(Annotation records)
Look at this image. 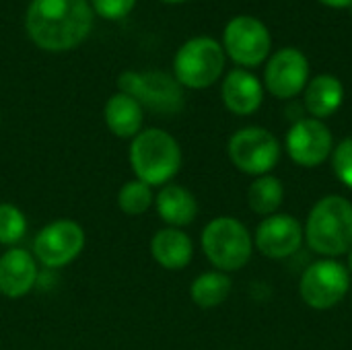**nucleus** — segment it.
I'll use <instances>...</instances> for the list:
<instances>
[{"label":"nucleus","instance_id":"obj_15","mask_svg":"<svg viewBox=\"0 0 352 350\" xmlns=\"http://www.w3.org/2000/svg\"><path fill=\"white\" fill-rule=\"evenodd\" d=\"M264 101V87L252 72L243 68L231 70L223 80V103L237 116H252Z\"/></svg>","mask_w":352,"mask_h":350},{"label":"nucleus","instance_id":"obj_17","mask_svg":"<svg viewBox=\"0 0 352 350\" xmlns=\"http://www.w3.org/2000/svg\"><path fill=\"white\" fill-rule=\"evenodd\" d=\"M155 204H157L159 217L173 229L194 223V219L198 215V202H196L194 194L177 184H165L159 190Z\"/></svg>","mask_w":352,"mask_h":350},{"label":"nucleus","instance_id":"obj_1","mask_svg":"<svg viewBox=\"0 0 352 350\" xmlns=\"http://www.w3.org/2000/svg\"><path fill=\"white\" fill-rule=\"evenodd\" d=\"M93 27L87 0H33L27 10V33L43 50L64 52L85 41Z\"/></svg>","mask_w":352,"mask_h":350},{"label":"nucleus","instance_id":"obj_21","mask_svg":"<svg viewBox=\"0 0 352 350\" xmlns=\"http://www.w3.org/2000/svg\"><path fill=\"white\" fill-rule=\"evenodd\" d=\"M283 200H285V186H283V182L278 177H274L270 173L258 177L248 190L250 208L256 215H262V217L276 215Z\"/></svg>","mask_w":352,"mask_h":350},{"label":"nucleus","instance_id":"obj_19","mask_svg":"<svg viewBox=\"0 0 352 350\" xmlns=\"http://www.w3.org/2000/svg\"><path fill=\"white\" fill-rule=\"evenodd\" d=\"M342 101H344V87L332 74H320L311 78L305 87V109L318 120L336 113Z\"/></svg>","mask_w":352,"mask_h":350},{"label":"nucleus","instance_id":"obj_28","mask_svg":"<svg viewBox=\"0 0 352 350\" xmlns=\"http://www.w3.org/2000/svg\"><path fill=\"white\" fill-rule=\"evenodd\" d=\"M163 2H171V4H175V2H184V0H163Z\"/></svg>","mask_w":352,"mask_h":350},{"label":"nucleus","instance_id":"obj_14","mask_svg":"<svg viewBox=\"0 0 352 350\" xmlns=\"http://www.w3.org/2000/svg\"><path fill=\"white\" fill-rule=\"evenodd\" d=\"M37 264L27 250H6L0 256V295L6 299L25 297L37 285Z\"/></svg>","mask_w":352,"mask_h":350},{"label":"nucleus","instance_id":"obj_16","mask_svg":"<svg viewBox=\"0 0 352 350\" xmlns=\"http://www.w3.org/2000/svg\"><path fill=\"white\" fill-rule=\"evenodd\" d=\"M151 252L157 264L165 270H184L192 262L194 243L190 235L182 229L167 227L155 233L151 241Z\"/></svg>","mask_w":352,"mask_h":350},{"label":"nucleus","instance_id":"obj_3","mask_svg":"<svg viewBox=\"0 0 352 350\" xmlns=\"http://www.w3.org/2000/svg\"><path fill=\"white\" fill-rule=\"evenodd\" d=\"M130 165L146 186H165L182 167L179 142L161 128L140 130L130 144Z\"/></svg>","mask_w":352,"mask_h":350},{"label":"nucleus","instance_id":"obj_29","mask_svg":"<svg viewBox=\"0 0 352 350\" xmlns=\"http://www.w3.org/2000/svg\"><path fill=\"white\" fill-rule=\"evenodd\" d=\"M351 12H352V6H351Z\"/></svg>","mask_w":352,"mask_h":350},{"label":"nucleus","instance_id":"obj_4","mask_svg":"<svg viewBox=\"0 0 352 350\" xmlns=\"http://www.w3.org/2000/svg\"><path fill=\"white\" fill-rule=\"evenodd\" d=\"M204 256L221 272L243 268L254 252V237L248 227L233 217L212 219L202 231Z\"/></svg>","mask_w":352,"mask_h":350},{"label":"nucleus","instance_id":"obj_9","mask_svg":"<svg viewBox=\"0 0 352 350\" xmlns=\"http://www.w3.org/2000/svg\"><path fill=\"white\" fill-rule=\"evenodd\" d=\"M225 52L241 66H258L270 56L272 35L268 27L250 14L231 19L223 33Z\"/></svg>","mask_w":352,"mask_h":350},{"label":"nucleus","instance_id":"obj_2","mask_svg":"<svg viewBox=\"0 0 352 350\" xmlns=\"http://www.w3.org/2000/svg\"><path fill=\"white\" fill-rule=\"evenodd\" d=\"M303 233L316 254L328 258L349 254L352 250V202L338 194L318 200Z\"/></svg>","mask_w":352,"mask_h":350},{"label":"nucleus","instance_id":"obj_8","mask_svg":"<svg viewBox=\"0 0 352 350\" xmlns=\"http://www.w3.org/2000/svg\"><path fill=\"white\" fill-rule=\"evenodd\" d=\"M351 289V272L336 260L314 262L301 276V299L314 309H332Z\"/></svg>","mask_w":352,"mask_h":350},{"label":"nucleus","instance_id":"obj_25","mask_svg":"<svg viewBox=\"0 0 352 350\" xmlns=\"http://www.w3.org/2000/svg\"><path fill=\"white\" fill-rule=\"evenodd\" d=\"M136 0H93V8L105 19H122L134 8Z\"/></svg>","mask_w":352,"mask_h":350},{"label":"nucleus","instance_id":"obj_11","mask_svg":"<svg viewBox=\"0 0 352 350\" xmlns=\"http://www.w3.org/2000/svg\"><path fill=\"white\" fill-rule=\"evenodd\" d=\"M309 83L307 56L297 47H283L268 58L264 70L266 89L278 99H293L305 91Z\"/></svg>","mask_w":352,"mask_h":350},{"label":"nucleus","instance_id":"obj_7","mask_svg":"<svg viewBox=\"0 0 352 350\" xmlns=\"http://www.w3.org/2000/svg\"><path fill=\"white\" fill-rule=\"evenodd\" d=\"M231 163L248 175H268L280 159V144L272 132L260 126L237 130L229 140Z\"/></svg>","mask_w":352,"mask_h":350},{"label":"nucleus","instance_id":"obj_24","mask_svg":"<svg viewBox=\"0 0 352 350\" xmlns=\"http://www.w3.org/2000/svg\"><path fill=\"white\" fill-rule=\"evenodd\" d=\"M332 167L336 177L352 190V136L340 140L332 151Z\"/></svg>","mask_w":352,"mask_h":350},{"label":"nucleus","instance_id":"obj_12","mask_svg":"<svg viewBox=\"0 0 352 350\" xmlns=\"http://www.w3.org/2000/svg\"><path fill=\"white\" fill-rule=\"evenodd\" d=\"M289 157L301 167L322 165L334 151L330 128L318 118H301L287 132Z\"/></svg>","mask_w":352,"mask_h":350},{"label":"nucleus","instance_id":"obj_20","mask_svg":"<svg viewBox=\"0 0 352 350\" xmlns=\"http://www.w3.org/2000/svg\"><path fill=\"white\" fill-rule=\"evenodd\" d=\"M229 293H231V278L227 276V272H221V270L200 274L190 287L192 301L204 309L225 303Z\"/></svg>","mask_w":352,"mask_h":350},{"label":"nucleus","instance_id":"obj_13","mask_svg":"<svg viewBox=\"0 0 352 350\" xmlns=\"http://www.w3.org/2000/svg\"><path fill=\"white\" fill-rule=\"evenodd\" d=\"M303 227L291 215L266 217L256 229V248L262 256L272 260H283L297 254L303 245Z\"/></svg>","mask_w":352,"mask_h":350},{"label":"nucleus","instance_id":"obj_6","mask_svg":"<svg viewBox=\"0 0 352 350\" xmlns=\"http://www.w3.org/2000/svg\"><path fill=\"white\" fill-rule=\"evenodd\" d=\"M122 93L157 113H177L184 107V91L177 78L159 72H124L118 80Z\"/></svg>","mask_w":352,"mask_h":350},{"label":"nucleus","instance_id":"obj_26","mask_svg":"<svg viewBox=\"0 0 352 350\" xmlns=\"http://www.w3.org/2000/svg\"><path fill=\"white\" fill-rule=\"evenodd\" d=\"M320 2L332 8H351L352 6V0H320Z\"/></svg>","mask_w":352,"mask_h":350},{"label":"nucleus","instance_id":"obj_23","mask_svg":"<svg viewBox=\"0 0 352 350\" xmlns=\"http://www.w3.org/2000/svg\"><path fill=\"white\" fill-rule=\"evenodd\" d=\"M27 233V219L21 208L14 204L2 202L0 204V243L12 245L21 241Z\"/></svg>","mask_w":352,"mask_h":350},{"label":"nucleus","instance_id":"obj_18","mask_svg":"<svg viewBox=\"0 0 352 350\" xmlns=\"http://www.w3.org/2000/svg\"><path fill=\"white\" fill-rule=\"evenodd\" d=\"M144 120L142 105L126 93H116L105 103V124L118 138H134Z\"/></svg>","mask_w":352,"mask_h":350},{"label":"nucleus","instance_id":"obj_22","mask_svg":"<svg viewBox=\"0 0 352 350\" xmlns=\"http://www.w3.org/2000/svg\"><path fill=\"white\" fill-rule=\"evenodd\" d=\"M155 202V196H153V190L151 186H146L144 182L140 179H130L126 182L122 188H120V194H118V204L120 208L130 215V217H138V215H144L151 204Z\"/></svg>","mask_w":352,"mask_h":350},{"label":"nucleus","instance_id":"obj_10","mask_svg":"<svg viewBox=\"0 0 352 350\" xmlns=\"http://www.w3.org/2000/svg\"><path fill=\"white\" fill-rule=\"evenodd\" d=\"M85 248V231L76 221L60 219L45 225L33 241V254L39 264L45 268L68 266Z\"/></svg>","mask_w":352,"mask_h":350},{"label":"nucleus","instance_id":"obj_27","mask_svg":"<svg viewBox=\"0 0 352 350\" xmlns=\"http://www.w3.org/2000/svg\"><path fill=\"white\" fill-rule=\"evenodd\" d=\"M349 272H352V250L349 252Z\"/></svg>","mask_w":352,"mask_h":350},{"label":"nucleus","instance_id":"obj_5","mask_svg":"<svg viewBox=\"0 0 352 350\" xmlns=\"http://www.w3.org/2000/svg\"><path fill=\"white\" fill-rule=\"evenodd\" d=\"M173 70L179 85L206 89L214 85L225 70V50L212 37H194L177 50Z\"/></svg>","mask_w":352,"mask_h":350}]
</instances>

* EXERCISE REQUIREMENTS
Please show every line of the entries above that contains the string "instances". Case counts.

* EXERCISE SOLUTION
I'll use <instances>...</instances> for the list:
<instances>
</instances>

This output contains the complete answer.